**Given task**:
Please answer these questions from the algebra solution below, one per line.
1. What number is added to both sides of the given equation?
2. What value of x + 1/x does the first solution arrive at?
3. What final value does the first solution find for x³ + 1/x³?

**Source extract**:
Given :- $\sf{{x}^{2} + \dfrac{1}{ {x}^{2} } = 14}$

To find :- $\sf{{x}^{3} + \dfrac{1}{ {x}^{3} }}$

Solution :-

${x}^{2} + \dfrac{1}{ {x}^{2} } = 14$

Now add 2 on both sides

${x}^{2} + \dfrac{1}{ {x}^{2} } + 2 = 14 + 2$

${x}^{2} + \dfrac{1}{ {x}^{2} } + 2 = 16$

Now it can be written as,

${x}^{2} + \dfrac{1}{ {x}^{2} } + 2(x)( \dfrac{1}{x}) = 16$

We know that, (x + y)² = x² + y² + 2xy

Here x = x, y = 1/x

By substituting the values in the identity we have,

$(x + \dfrac{1}{x})^{2} = 16$

$x + \dfrac{1}{x} = \sqrt{16}$

$x + \dfrac{1}{x} = 4$

Now, $\boxed{\sf{x + \dfrac{1}{x} = 4}}$

By cubing on both sides,

${(x + \dfrac{1}{x})}^{3} = {4}^{3}$

${(x + \dfrac{1}{x})}^{3} = 64$

We know that, (x + y)³ = x³ + y³ + 3xy(x + y)

Here x = x, y = 1/x

By substituting the values in the identity we have,

${x}^{3} + \dfrac{1}{ {x}^{3} } + 3(x)( \dfrac{1}{x})(x + \dfrac{1}{x}) = 64$

${x}^{3} + \dfrac{1}{ {x}^{3} } + 3(x + \dfrac{1}{x}) = 64$

${x}^{3} + \dfrac{1}{ {x}^{3} } + 3(4) = 64$

[Since $\bf{x + \dfrac{1}{x} = 4}$ ]

${x}^{3} + \dfrac{1}{ {x}^{3} } + 12 = 64$

${x}^{3} + \dfrac{1}{ {x}^{3} } = 64 - 12$

${x}^{3} + \dfrac{1}{ {x}^{3} } = 52$

$\Huge{\boxed{\sf{{x}^{3} + \dfrac{1}{ {x}^{3}} = 52}}}$

$\mathfrak{\large{\underline{\underline{Identity \: used:-}}}}$

1. (x + y)² = x² + y² + 2xy

2. (x + y)³ = x³ + y³ + 3xy(x + y)

Answer 2

ANSWER:

${x}^{2} + \dfrac{1}{x^{2} } = 14$

REQUIRED TO FIND:

we need to find the value of

${x}^{3} + \dfrac{1}{ {x}^{3} }$

METHOD:

in the attachment

first they have given us the value of

$x^{2} + \dfrac{1}{x ^{2} } = 14$

we are going to add 2 on both sides

so that this will become of the form

${(a + b)}^{2}$

so when we solve we get two values of

$x + \dfrac{1}{x}$

so we should substitute both the values or just take 4

IDENTITIES USED:

$> {(a + b)}^{2} = {a}^{2} + {b}^{2} + 2ab$

${(a + b}^{3} = {a}^{3} + {b}^{3} + 3ab(a + b)$

**Extracted data entries**:
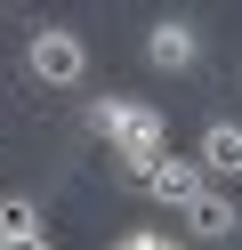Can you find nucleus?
Returning a JSON list of instances; mask_svg holds the SVG:
<instances>
[{"label":"nucleus","instance_id":"f257e3e1","mask_svg":"<svg viewBox=\"0 0 242 250\" xmlns=\"http://www.w3.org/2000/svg\"><path fill=\"white\" fill-rule=\"evenodd\" d=\"M81 121H89V137H105V146L121 153L129 178H145V169L170 153V121H161V105H137V97H89V105H81Z\"/></svg>","mask_w":242,"mask_h":250},{"label":"nucleus","instance_id":"f03ea898","mask_svg":"<svg viewBox=\"0 0 242 250\" xmlns=\"http://www.w3.org/2000/svg\"><path fill=\"white\" fill-rule=\"evenodd\" d=\"M24 73L41 89H81L89 81V41H81L73 24H41V33L24 41Z\"/></svg>","mask_w":242,"mask_h":250},{"label":"nucleus","instance_id":"7ed1b4c3","mask_svg":"<svg viewBox=\"0 0 242 250\" xmlns=\"http://www.w3.org/2000/svg\"><path fill=\"white\" fill-rule=\"evenodd\" d=\"M137 49H145V65H154V73H194V65L210 57V41H202V24H194V17H154Z\"/></svg>","mask_w":242,"mask_h":250},{"label":"nucleus","instance_id":"20e7f679","mask_svg":"<svg viewBox=\"0 0 242 250\" xmlns=\"http://www.w3.org/2000/svg\"><path fill=\"white\" fill-rule=\"evenodd\" d=\"M137 186H145V202H154V210H177V218H186V210H194V194H202L210 178L194 169V153H161V162L145 169Z\"/></svg>","mask_w":242,"mask_h":250},{"label":"nucleus","instance_id":"39448f33","mask_svg":"<svg viewBox=\"0 0 242 250\" xmlns=\"http://www.w3.org/2000/svg\"><path fill=\"white\" fill-rule=\"evenodd\" d=\"M194 169H202L210 186H234V178H242V121H202V137H194Z\"/></svg>","mask_w":242,"mask_h":250},{"label":"nucleus","instance_id":"423d86ee","mask_svg":"<svg viewBox=\"0 0 242 250\" xmlns=\"http://www.w3.org/2000/svg\"><path fill=\"white\" fill-rule=\"evenodd\" d=\"M186 234H194V242H234V234H242V202L226 194V186H202L194 210H186Z\"/></svg>","mask_w":242,"mask_h":250},{"label":"nucleus","instance_id":"0eeeda50","mask_svg":"<svg viewBox=\"0 0 242 250\" xmlns=\"http://www.w3.org/2000/svg\"><path fill=\"white\" fill-rule=\"evenodd\" d=\"M0 234H48L41 226V202L32 194H0Z\"/></svg>","mask_w":242,"mask_h":250},{"label":"nucleus","instance_id":"6e6552de","mask_svg":"<svg viewBox=\"0 0 242 250\" xmlns=\"http://www.w3.org/2000/svg\"><path fill=\"white\" fill-rule=\"evenodd\" d=\"M0 250H57L48 234H0Z\"/></svg>","mask_w":242,"mask_h":250},{"label":"nucleus","instance_id":"1a4fd4ad","mask_svg":"<svg viewBox=\"0 0 242 250\" xmlns=\"http://www.w3.org/2000/svg\"><path fill=\"white\" fill-rule=\"evenodd\" d=\"M113 250H154V234L137 226V234H121V242H113Z\"/></svg>","mask_w":242,"mask_h":250},{"label":"nucleus","instance_id":"9d476101","mask_svg":"<svg viewBox=\"0 0 242 250\" xmlns=\"http://www.w3.org/2000/svg\"><path fill=\"white\" fill-rule=\"evenodd\" d=\"M154 250H186V242H177V234H154Z\"/></svg>","mask_w":242,"mask_h":250}]
</instances>
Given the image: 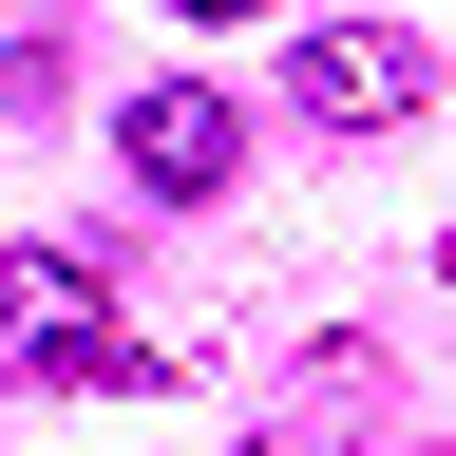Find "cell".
<instances>
[{
    "label": "cell",
    "instance_id": "cell-5",
    "mask_svg": "<svg viewBox=\"0 0 456 456\" xmlns=\"http://www.w3.org/2000/svg\"><path fill=\"white\" fill-rule=\"evenodd\" d=\"M437 285H456V228H437Z\"/></svg>",
    "mask_w": 456,
    "mask_h": 456
},
{
    "label": "cell",
    "instance_id": "cell-3",
    "mask_svg": "<svg viewBox=\"0 0 456 456\" xmlns=\"http://www.w3.org/2000/svg\"><path fill=\"white\" fill-rule=\"evenodd\" d=\"M114 152H134V191H152V209H209L228 171H248V114H228L209 77H152L134 114H114Z\"/></svg>",
    "mask_w": 456,
    "mask_h": 456
},
{
    "label": "cell",
    "instance_id": "cell-4",
    "mask_svg": "<svg viewBox=\"0 0 456 456\" xmlns=\"http://www.w3.org/2000/svg\"><path fill=\"white\" fill-rule=\"evenodd\" d=\"M171 20H266V0H171Z\"/></svg>",
    "mask_w": 456,
    "mask_h": 456
},
{
    "label": "cell",
    "instance_id": "cell-1",
    "mask_svg": "<svg viewBox=\"0 0 456 456\" xmlns=\"http://www.w3.org/2000/svg\"><path fill=\"white\" fill-rule=\"evenodd\" d=\"M0 380H77V399H152V342L114 323L95 248H0Z\"/></svg>",
    "mask_w": 456,
    "mask_h": 456
},
{
    "label": "cell",
    "instance_id": "cell-2",
    "mask_svg": "<svg viewBox=\"0 0 456 456\" xmlns=\"http://www.w3.org/2000/svg\"><path fill=\"white\" fill-rule=\"evenodd\" d=\"M285 95H305L323 134H399V114L437 95V57L399 38V20H323V38H285Z\"/></svg>",
    "mask_w": 456,
    "mask_h": 456
},
{
    "label": "cell",
    "instance_id": "cell-6",
    "mask_svg": "<svg viewBox=\"0 0 456 456\" xmlns=\"http://www.w3.org/2000/svg\"><path fill=\"white\" fill-rule=\"evenodd\" d=\"M437 456H456V437H437Z\"/></svg>",
    "mask_w": 456,
    "mask_h": 456
}]
</instances>
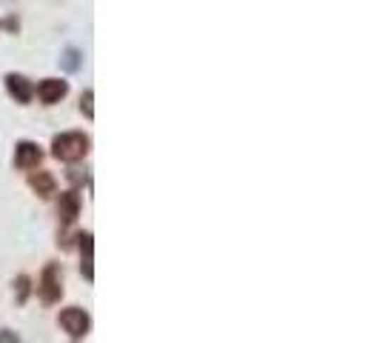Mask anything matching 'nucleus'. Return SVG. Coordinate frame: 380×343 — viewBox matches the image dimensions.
<instances>
[{
  "label": "nucleus",
  "mask_w": 380,
  "mask_h": 343,
  "mask_svg": "<svg viewBox=\"0 0 380 343\" xmlns=\"http://www.w3.org/2000/svg\"><path fill=\"white\" fill-rule=\"evenodd\" d=\"M52 152L58 160H66V163H74L80 157H86L89 152V138L80 135V132H66V135H58L52 141Z\"/></svg>",
  "instance_id": "nucleus-1"
},
{
  "label": "nucleus",
  "mask_w": 380,
  "mask_h": 343,
  "mask_svg": "<svg viewBox=\"0 0 380 343\" xmlns=\"http://www.w3.org/2000/svg\"><path fill=\"white\" fill-rule=\"evenodd\" d=\"M37 295H40L44 304H58V300H60L63 286H60V269H58V264H49L44 269V275H40V280H37Z\"/></svg>",
  "instance_id": "nucleus-2"
},
{
  "label": "nucleus",
  "mask_w": 380,
  "mask_h": 343,
  "mask_svg": "<svg viewBox=\"0 0 380 343\" xmlns=\"http://www.w3.org/2000/svg\"><path fill=\"white\" fill-rule=\"evenodd\" d=\"M60 326H63L72 337H80V335H86V332H89L92 321H89V315L83 312V309L72 306V309H63V312H60Z\"/></svg>",
  "instance_id": "nucleus-3"
},
{
  "label": "nucleus",
  "mask_w": 380,
  "mask_h": 343,
  "mask_svg": "<svg viewBox=\"0 0 380 343\" xmlns=\"http://www.w3.org/2000/svg\"><path fill=\"white\" fill-rule=\"evenodd\" d=\"M69 92V86H66V80H55V77H49V80H40L37 83V98L44 101V103H58L63 95Z\"/></svg>",
  "instance_id": "nucleus-4"
},
{
  "label": "nucleus",
  "mask_w": 380,
  "mask_h": 343,
  "mask_svg": "<svg viewBox=\"0 0 380 343\" xmlns=\"http://www.w3.org/2000/svg\"><path fill=\"white\" fill-rule=\"evenodd\" d=\"M6 89H9V95L18 101V103H29L32 101V83L23 77V75H6Z\"/></svg>",
  "instance_id": "nucleus-5"
},
{
  "label": "nucleus",
  "mask_w": 380,
  "mask_h": 343,
  "mask_svg": "<svg viewBox=\"0 0 380 343\" xmlns=\"http://www.w3.org/2000/svg\"><path fill=\"white\" fill-rule=\"evenodd\" d=\"M40 146L37 143H32V141H23V143H18V149H15V163L20 166V169H32V166H37L40 163Z\"/></svg>",
  "instance_id": "nucleus-6"
},
{
  "label": "nucleus",
  "mask_w": 380,
  "mask_h": 343,
  "mask_svg": "<svg viewBox=\"0 0 380 343\" xmlns=\"http://www.w3.org/2000/svg\"><path fill=\"white\" fill-rule=\"evenodd\" d=\"M77 212H80V198L74 192H63L60 195V203H58V214H60V221L63 224H72L77 218Z\"/></svg>",
  "instance_id": "nucleus-7"
},
{
  "label": "nucleus",
  "mask_w": 380,
  "mask_h": 343,
  "mask_svg": "<svg viewBox=\"0 0 380 343\" xmlns=\"http://www.w3.org/2000/svg\"><path fill=\"white\" fill-rule=\"evenodd\" d=\"M80 257H83V278L86 280H95V269H92V235L83 232L80 235Z\"/></svg>",
  "instance_id": "nucleus-8"
},
{
  "label": "nucleus",
  "mask_w": 380,
  "mask_h": 343,
  "mask_svg": "<svg viewBox=\"0 0 380 343\" xmlns=\"http://www.w3.org/2000/svg\"><path fill=\"white\" fill-rule=\"evenodd\" d=\"M29 186L40 195V198H49L55 195V178L49 175V172H34V175L29 178Z\"/></svg>",
  "instance_id": "nucleus-9"
},
{
  "label": "nucleus",
  "mask_w": 380,
  "mask_h": 343,
  "mask_svg": "<svg viewBox=\"0 0 380 343\" xmlns=\"http://www.w3.org/2000/svg\"><path fill=\"white\" fill-rule=\"evenodd\" d=\"M92 89H86V92H83V98H80V109H83V115H86V117H95V109H92Z\"/></svg>",
  "instance_id": "nucleus-10"
},
{
  "label": "nucleus",
  "mask_w": 380,
  "mask_h": 343,
  "mask_svg": "<svg viewBox=\"0 0 380 343\" xmlns=\"http://www.w3.org/2000/svg\"><path fill=\"white\" fill-rule=\"evenodd\" d=\"M77 58H80V52H77V49H69V52H66V58H63V66H66L69 72H74V69H77V63H80Z\"/></svg>",
  "instance_id": "nucleus-11"
},
{
  "label": "nucleus",
  "mask_w": 380,
  "mask_h": 343,
  "mask_svg": "<svg viewBox=\"0 0 380 343\" xmlns=\"http://www.w3.org/2000/svg\"><path fill=\"white\" fill-rule=\"evenodd\" d=\"M26 295H29V278L20 275V278H18V304H23Z\"/></svg>",
  "instance_id": "nucleus-12"
},
{
  "label": "nucleus",
  "mask_w": 380,
  "mask_h": 343,
  "mask_svg": "<svg viewBox=\"0 0 380 343\" xmlns=\"http://www.w3.org/2000/svg\"><path fill=\"white\" fill-rule=\"evenodd\" d=\"M0 343H20V337H18L15 332H9V329H4V332H0Z\"/></svg>",
  "instance_id": "nucleus-13"
}]
</instances>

**Written answer**:
1. 2
2. 4
3. 52